┌─ Sağlanan metin

Siyaset

Netanyahu da gitti. Demokratik ittifak İsrail yönetiminde

Geçtiğimiz Mayıs ayında Gazze’de Filistinlilerin evlerinin başına yıkıldığı operasyona ABD kamuoyu dahil uluslararası tepkiler kadar İsrail içinden de tepkiler yükseldi. (Fotoğraf: Twitter / Netanyahu)


İsrail Başbakanı Binyamin Netanyahu, kendisine karşı kurulan demokratik ittifakın baskısıyla 12 yıldır aralıksız sürdürdüğü görevini 13 Haziran itibarıyla bırakmak zorunda kaldı.
Sok dakika haberlerini okuyunca Netanyahu’nun ne tür bir siyasetçi olduğunu bütün çıplaklığıyla anlamamı sağlayan bir tablo gözümde yeniden canlandı.
Tel Aviv, Temmuz 2006. On Avrupa ülkesinden birer gazetecinin davetli olduğu bir tur için İsrail’deydim. (O zamanlar Türkiye gözü kapalı Avrupalı sayılıyordu.) 12 Temmuz sabaha karşı helikopter, uçak ve top atışı sesleriyle uyanmıştık Televizyonlar son dakika haberlerini veriyordu: İsrail, Lübnan’a girmişti. Başbakan Ehud Olmert, Hizbullah’ın attığı her füzeye karşı on füze atılması talimatı vermişti. Aklıma bir süre önce Lübnan’dayken bir taksi şoförünün sözleri gelmişti: “Mâfi İsrail, mâfi Hizbullah”. İsrail vurmasa Hizbullah kalmaz demek istiyordu.
O gün gazeteciler grubunun muhalefet liderleriyle de randevuları vardı. Muhalefette olan sağcı Likud Partisi lideri Binyamin Netanyahu ile genel merkezlerindeki makam odasında görüştük. Konu artık İsrail ordusunun Lübnan saldırısıydı. Netanyahu’nun sağ elini yumruk yapıp alt dudağını ısırarak sol elinin avucuna kuvvetle vurduğunu hatırlıyorum. “Artık işleri bitti!” dedi. Sanırım İtalyan meslektaşımız “Hizbullah’ı bitirmek o kadar kolay mı?” diye sordu. Netanyahu’nun cevabı hepimizi daha da şaşırtmıştı. Netanyahu Hizbullah’tan ya da Lübnan’dan söz etmiyordu ki, “Hükümetin işi bitti” demek istiyordu.

└─
┌─ Verilen bilgiler

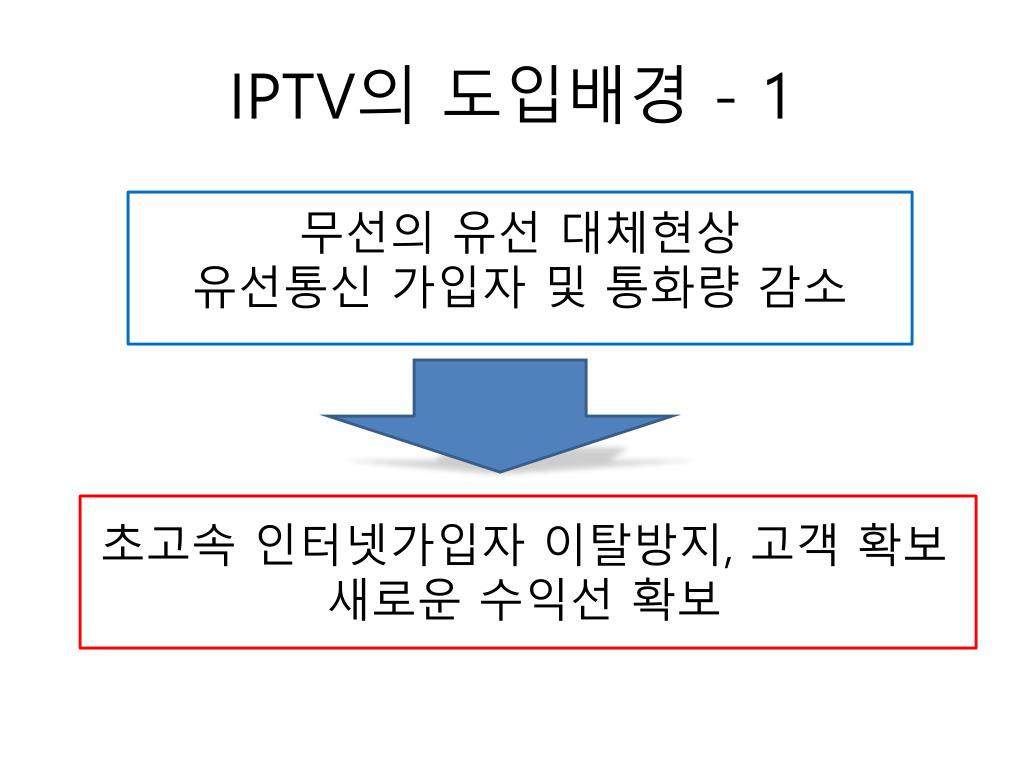 IPTV의 도입배경 - 1

무선의 유선 대체현상
유선통신 가입자 및 통화량 감소

초고속 인터넷가입자 이탈방지, 고객 확보
새로운 수익선 확보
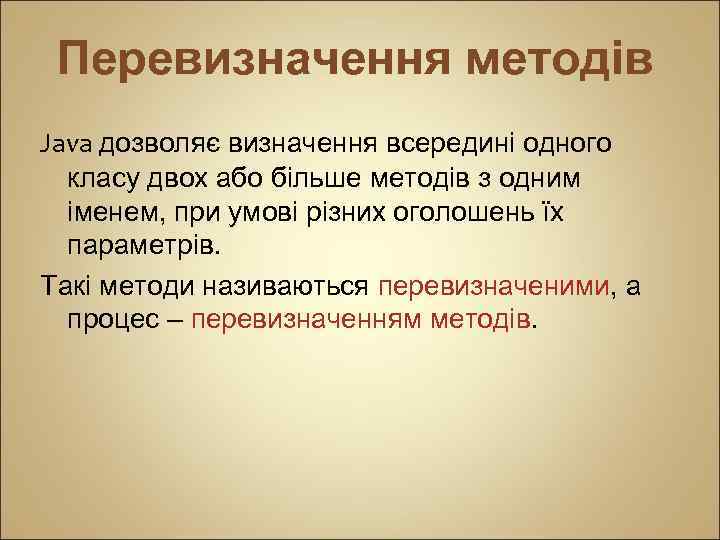 Перевизначення методів

Java дозволяє визначення всередині одного класу двох або більше методів з одним іменем, при умові різних оголошень їх параметрів.

Такі методи називаються перевизначеними, а процес – перевизначенням методів.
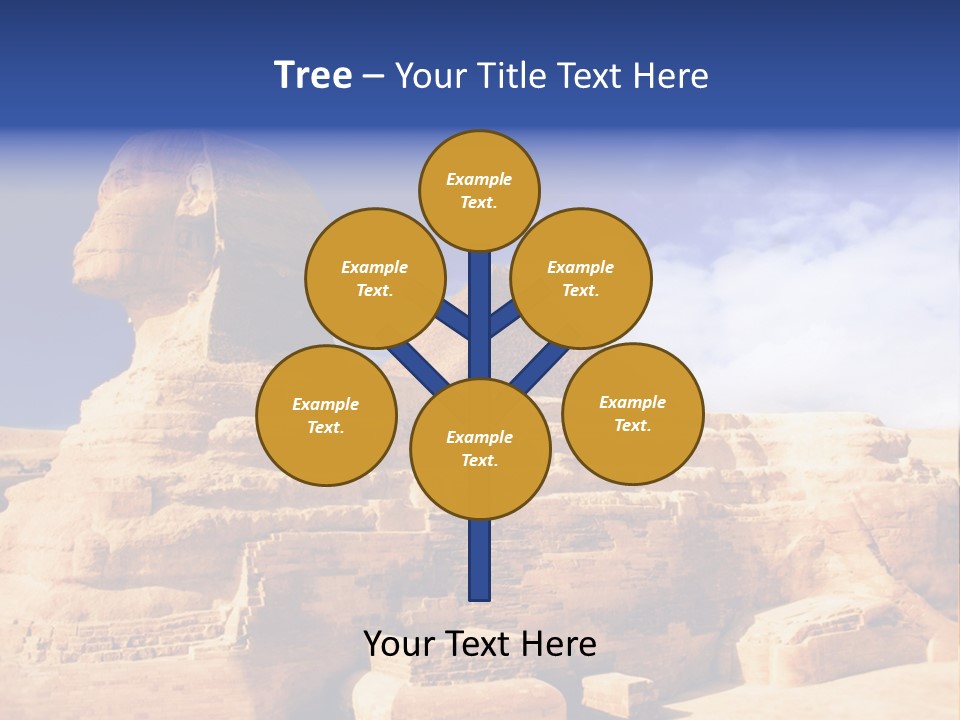 Tree – Your Title Text Here

Example Text.

Example Text.

Example Text.

Example Text.

Example Text.

Example Text.

Your Text Here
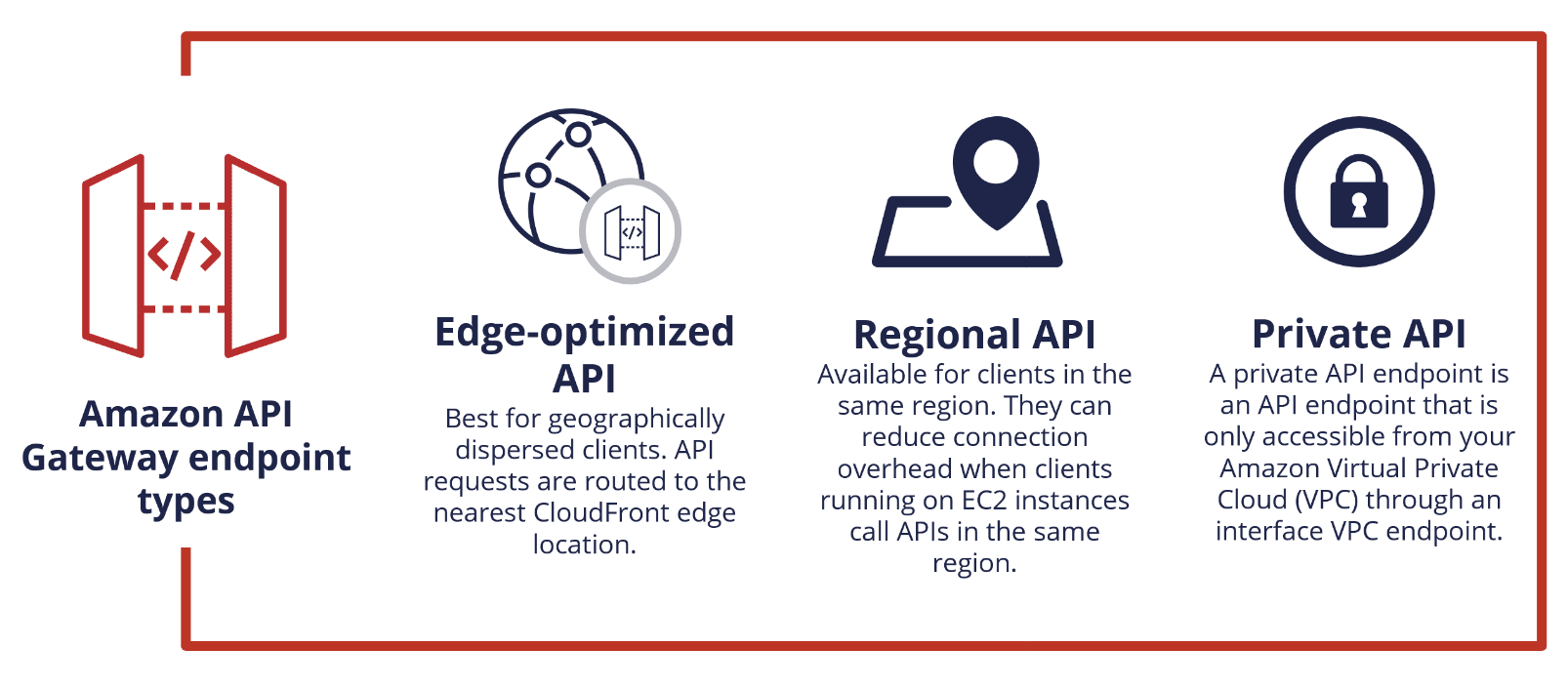 Amazon API Gateway endpoint types

Edge-optimized API
Best for geographically dispersed clients. API requests are routed to the nearest CloudFront edge location.

Regional API
Available for clients in the same region. They can reduce connection overhead when clients running on EC2 instances call APIs in the same region.

Private API
A private API endpoint is an API endpoint that is only accessible from your Amazon Virtual Private Cloud (VPC) through an interface VPC endpoint.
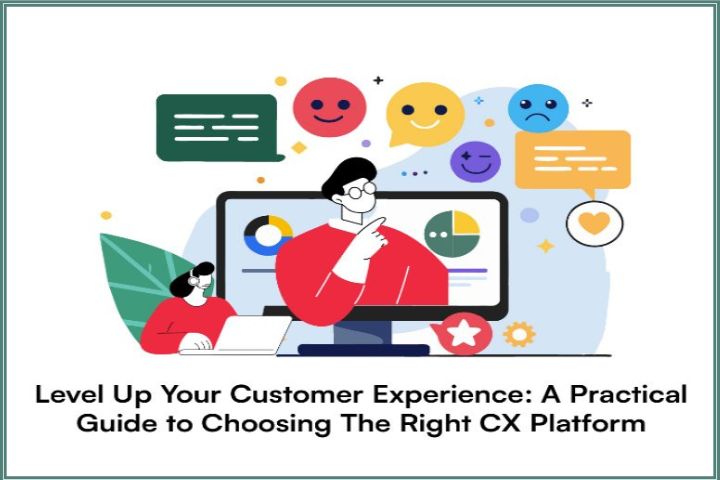 Level Up Your Customer Experience: A Practical Guide to Choosing The Right CX Platform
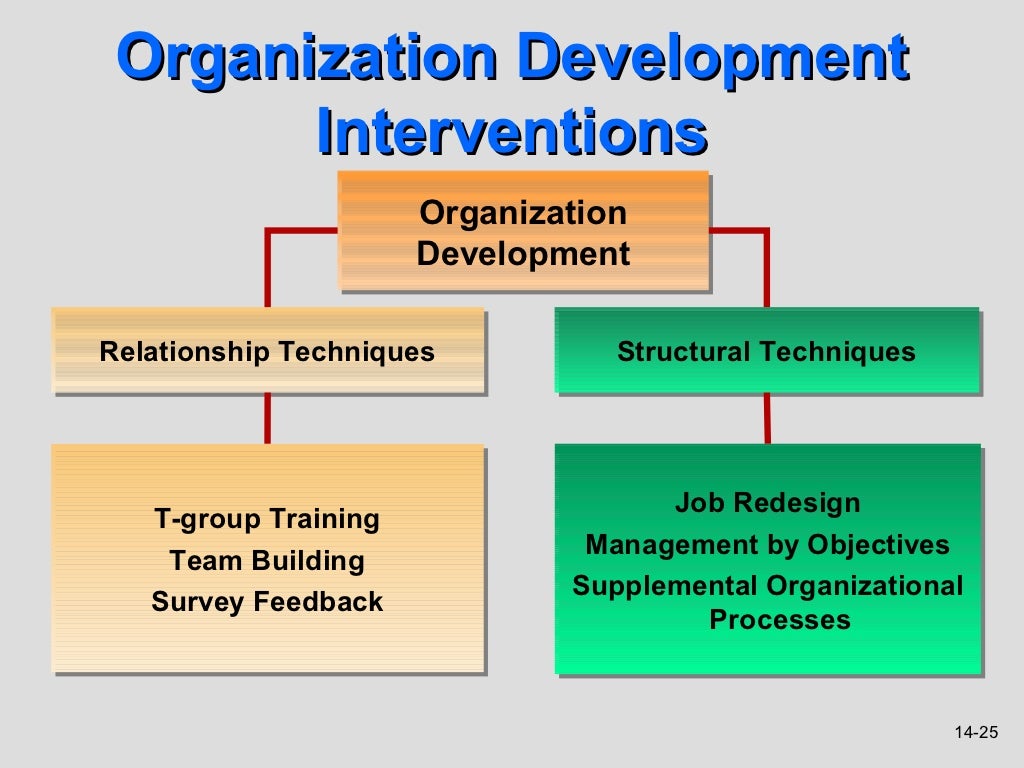 Organization Development Interventions

Organization Development

Relationship Techniques

Structural Techniques

T-group Training
Team Building
Survey Feedback

Job Redesign
Management by Objectives
Supplemental Organizational Processes

14-25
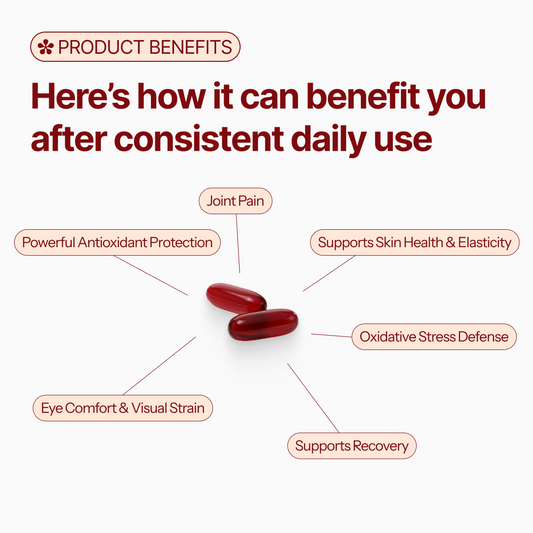 PRODUCT BENEFITS

Here’s how it can benefit you after consistent daily use

Joint Pain

Powerful Antioxidant Protection

Supports Skin Health & Elasticity

Oxidative Stress Defense

Eye Comfort & Visual Strain

Supports Recovery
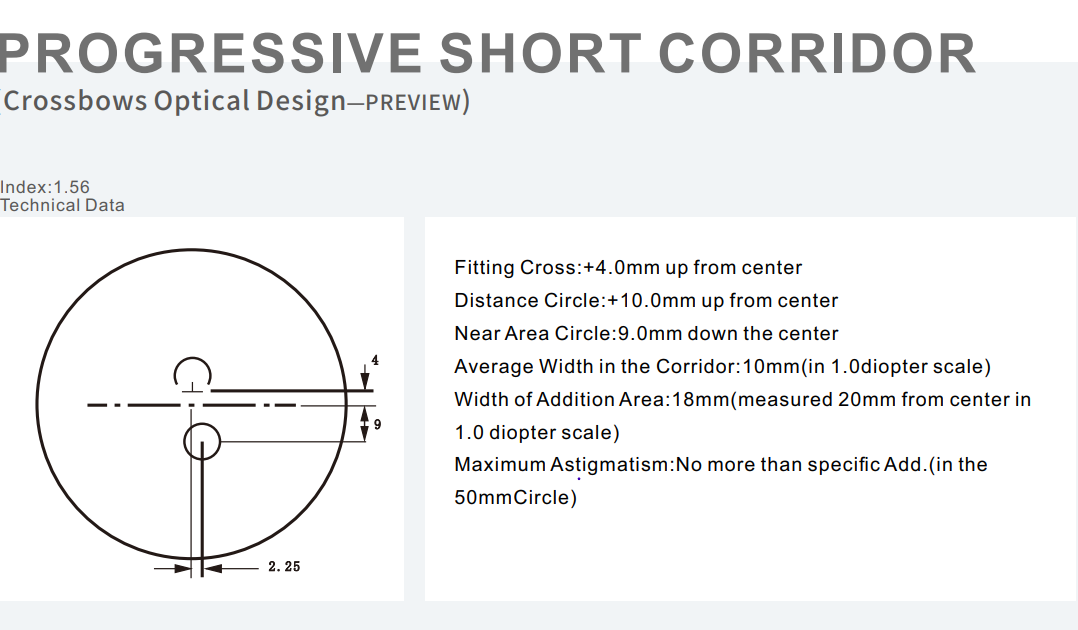 PROGRESSIVE SHORT CORRIDOR
(Crossbows Optical Design—PREVIEW)

Index:1.56
Technical Data

4
9
2.25

Fitting Cross:+4.0mm up from center
Distance Circle:+10.0mm up from center
Near Area Circle:9.0mm down the center
Average Width in the Corridor:10mm(in 1.0diopter scale)
Width of Addition Area:18mm(measured 20mm from center in 1.0 diopter scale)
Maximum Astigmatism:No more than specific Add.(in the 50mmCircle)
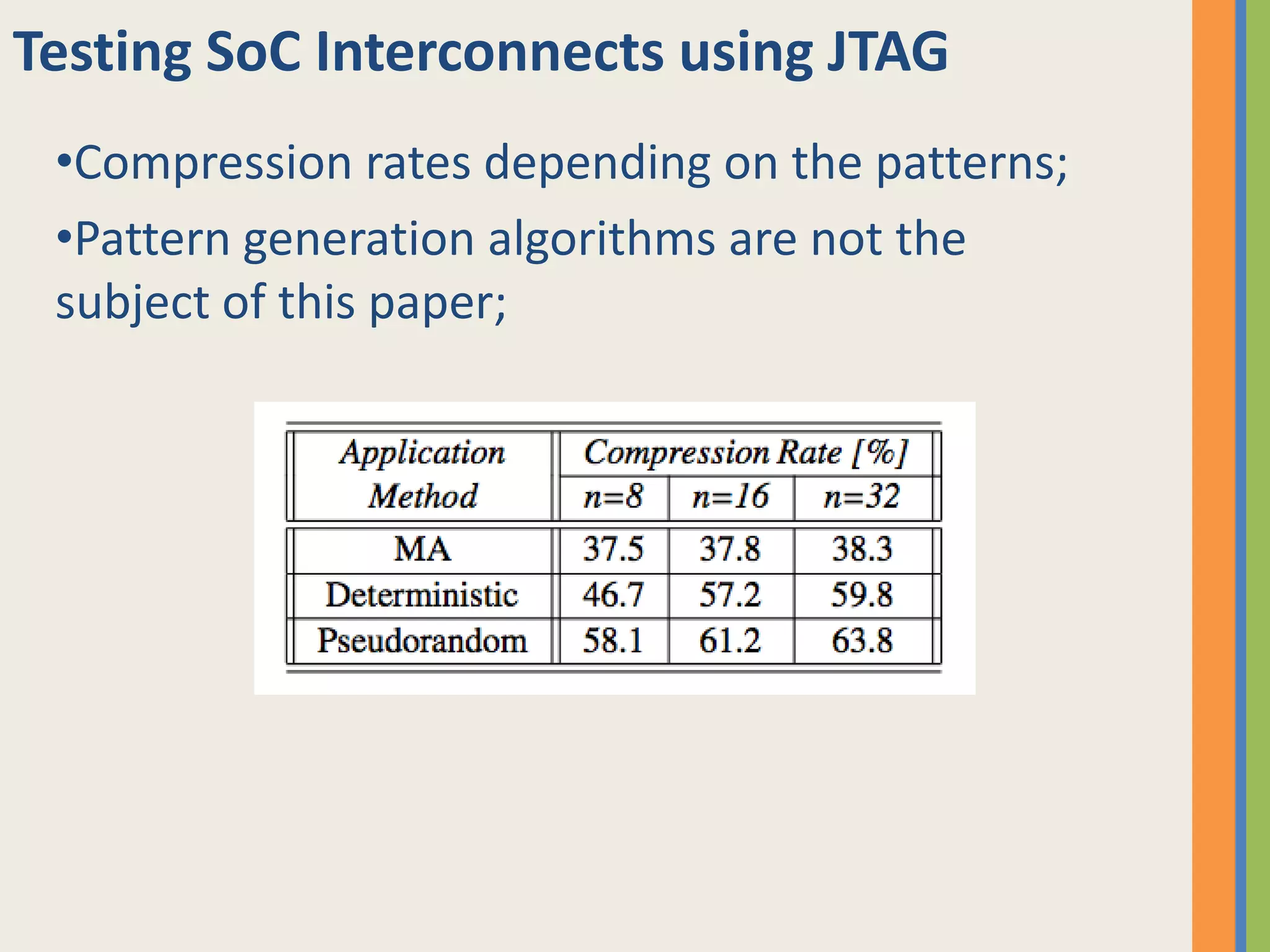 Testing SoC Interconnects using JTAG

•Compression rates depending on the patterns;

•Pattern generation algorithms are not the subject of this paper;

| Application Method | Compression Rate [%] | | |
|---|---|---|---|
| | n=8 | n=16 | n=32 |
| MA | 37.5 | 37.8 | 38.3 |
| Deterministic | 46.7 | 57.2 | 59.8 |
| Pseudorandom | 58.1 | 61.2 | 63.8 |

└─

▶ _Yapılacak işler_
(a) Netanyahu'nun görevden ayrılışını konu alan yazıya göre Netanyahu başbakanlık görevini kaç yıl aralıksız sürdürmüştü?
(b) Netanyahu'nun görevden ayrılışını anlatan yazıyı son cümlesinden sonra devam ettirin.
Girdiler başka bir kaynaktan alınmıştır.

▶ _Görev sonuçları_
(a) 12 yıl.

(b)
Acımasız bir oportünist

İsrailli sağcı lider dünyaya “İktidar koltuğunda ben mi oturuyorum, başkası mı?” merceğinden bakıyordu. Netanyahu savaşın sıcaklığının türevini alıyor, Hizbullah’ın nasıl olsa yenilemeyeceğini ve bunun da Olmert’in Kadima partisine iktidardan düşüreceğini hesaplıyordu.
Haklı çıktı. İsrail’in Lübnan harekâtı başarısızlıkla sonuçlandı; İsrail Hizbullah karşısında ilk yenilgisini aldı. Hükümet istikrarsızlık içine girdi.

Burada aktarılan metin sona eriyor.